National Public Radio Gets It on Absent Dads

July 13, 2014 by Robert Franklin, Esq.

The news media get so much wrong about fathers, families and children, it’s always nice when they get it right as National Public Radio did here (NPR, 7/8/14). Now, there are certainly some things amiss with the article, but, on par, it’s a pretty fair piece of work.

Nominally, it’s about a program in Ohio to connect fathers, particularly unmarried ones, with their children. Of course, we’ve seen such articles in the past, and they tend to run to form. So do the programs they deal with. The usual theme goes something like this: “Fathers are important to children. Please pat us on the back for mentioning the fact. Fathers need to be more responsible and take part in raising their kids. Here’s a program to attempt to do that.”

All of that is fine as far as it goes, which is not very. What those articles invariably lack is any sense – and any information – about the many obstacles our laws and customs place between fathers and their kids. So, they seldom mention family courts that remove fathers from children’s lives via custody orders and then refuse to enforce even the meager visitation they give dads. Gone from those articles is any mention of paternity fraud, draconian child support laws, adoption laws whose sole aim is to cut fathers out of the process of transferring his child to strangers, child protection agencies that prefer foster care to father care, maternal gatekeeping, pop culture that routinely depicts dads as incompetent, boorish and violent, etc.

The irony is palpable. Those articles upbraid fathers for their supposed irresponsibility, but are themselves too irresponsible to notice any of the many ways we prevent even the best dad from caring for his child.

To its great credit, the NPR piece is not like that. Indeed, it actually gets to the heart of the matter. It makes that rarest of efforts – to view fathers as people.

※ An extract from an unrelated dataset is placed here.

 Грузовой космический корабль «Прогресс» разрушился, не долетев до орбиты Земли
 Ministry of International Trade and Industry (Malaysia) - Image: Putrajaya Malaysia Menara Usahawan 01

“None of my friends are married,” says 26-year-old Brittiny Spears, who lives with her 4-year-old daughter in a cramped public housing project in Mansfield, Ohio. Spears laments that her daughter barely knows her father but says she had good reason to turn down his marriage proposal. For one, she wasn’t “die-hard in love” with him. For another, she says the man had no job or ambition, even after they became parents.

“He just still wanted to go out and party and be a little boy,” she says. “I already had one kid to take care of. I didn’t want to take care of a grown kid, too.”

That’s straight out of the “single dads are irresponsible” playbook. But NPR doesn’t leave it at that.

A long list of research has explained such choices by citing the depressed wages and dwindling prospects of lesser-educated men in today’s globalized economy. But [Community Action Commission program manager Jennifer] Jennette feels strongly that family — or at the least more supportive, stable relationships even if couples aren’t together — can be life changing. And she worries that a generation raised without two parents at home doesn’t know how to create that.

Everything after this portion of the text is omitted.